Il Cnel sottolinea che “non è dato sapere, per esempio, l’impatto di una eventuale legge in materia di salario minimo sul sistema economico e produttivo e sulla stessa finanza pubblica con riferimento al problema delle esternalizzazioni e degli appalti di servizi nelle pubbliche amministrazioni. Ancora non chiariti – e comunque ampiamente dibattuti – sono i possibili effetti sui singoli lavoratori e sulle dinamiche complessive del mercato del lavoro (disoccupazione, tassi di occupazione regolare, ecc.)”. “Conseguenza di tutto ciò – si legge ancora nell’introduzione – è l’estrema polarizzazione del dibattito pubblico e del confronto politico tra favorevoli e contrari a un intervento legislativo. Per evitare di replicare nelle dinamiche interne al CNEL schemi di ragionamento duali – che si prestano a strumentalizzazioni politiche ed eccessi di semplificazione di un problema altamente complesso – i componenti della Commissione per l’informazione del CNEL concordano sulla importanza di pervenire alla formulazione di un documento finale ampio e inclusivo. Un documento orientato cioè a condividere dati, scenari, possibili soluzioni e criticità“.
La direttiva europea, i salari e i contratti collettivi
Nello sviluppo dell’analisi, il Cnel pone l’accento sulla direttiva europea in materia di salari. Sottolineando che “la direttiva è al contrario estremamente chiara nel segnalare, rispetto all’obiettivo di promuovere un sostanziale “miglioramento dell’accesso effettivo dei lavoratori al diritto alla tutela garantita dal salario minimo” (art. 1), una netta preferenza di fondo per la soluzione contrattuale rispetto a quella legislativa”. Ma la direttiva europea pone particolare attenzione al cosiddetto “tasso di copertura” della contrattazione collettiva, e cioè alla percentuale di lavoratori a cui si applicano i contratti collettivi. Percentuale che, come confermato dalla direttiva, viene “calcolata come rapporto tra il numero di lavoratori coperti da contratti collettivi e il numero di lavoratori le cui condizioni di lavoro possono essere disciplinate da contratti collettivi conformemente al diritto e alle prassi nazionali”.
Criticità nel sistema di raccolta delle informazioni
Il documento evidenzia poi criticità nel sistema di ricerca delle informazioni sulla contrattazione collettiva. Il CNEL può servirsi di una Commissione dell’informazione, l’organo consiliare istituzionalmente preposto alla raccolta, alla organizzazione e alla elaborazione della informazione in materia di contrattazione collettiva e retribuzioni. “I componenti della Commissione dell’informazione – prosegue il documento – si trovano concordi nel segnalare come il dibattito sul salario minimo, per come è stato impostato in Parlamento e nel
dibattito pubblico con specifico riferimento alla individuazione di una tariffa retributiva oraria, porti a segnalare non poche criticità della base informativa e conoscitiva attualmente disponibile.
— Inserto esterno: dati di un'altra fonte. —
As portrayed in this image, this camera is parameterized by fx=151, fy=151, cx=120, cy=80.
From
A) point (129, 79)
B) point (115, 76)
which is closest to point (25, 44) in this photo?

Criticità che sono destinate ad assumere maggiore rilevanza nei
prossimi mesi anche con riferimento agli obblighi imposti dalla direttiva europea sui salari minimi adeguati sia in relazione alla presenza di affidabili sistemi di monitoraggio della contrattazione collettiva e degli andamenti dei salari sia con riferimento alla effettiva trasparenza e conoscibilità dei trattamenti retributivi da parte dei lavoratori”.
I ritardi nel rinnovo dei contratti collettivi
Lo studio del CNEL si sofferma sostanzialmente sulle criticità dei sistemi attuali. In un altro punto della ricerca, infatti, si fa menzione “dei ritardi nel rinnovo dei contratti collettivi. Al 1° settembre 2023 risulta che al 54 per cento dei lavoratori dipendenti del settore privato si applicano contratti collettivi nazionali di lavoro che, fatte salve le precisazioni che seguono, sono tecnicamente scaduti”.
I contratti pirata
Si conclude poi con una disamina della “contrattazione pirata”: “Che sta a indicare essenzialmente i contratti sottoscritti da organizzazioni datoriali e sindacali poco rappresentative o addirittura sconosciute, che contengono condizioni economiche e clausole normative peggiorative per i lavoratori e per le dinamiche della concorrenza tra le imprese rispetto ai contratti collettivi qualificati dalla rappresentatività dei soggetti firmatari”.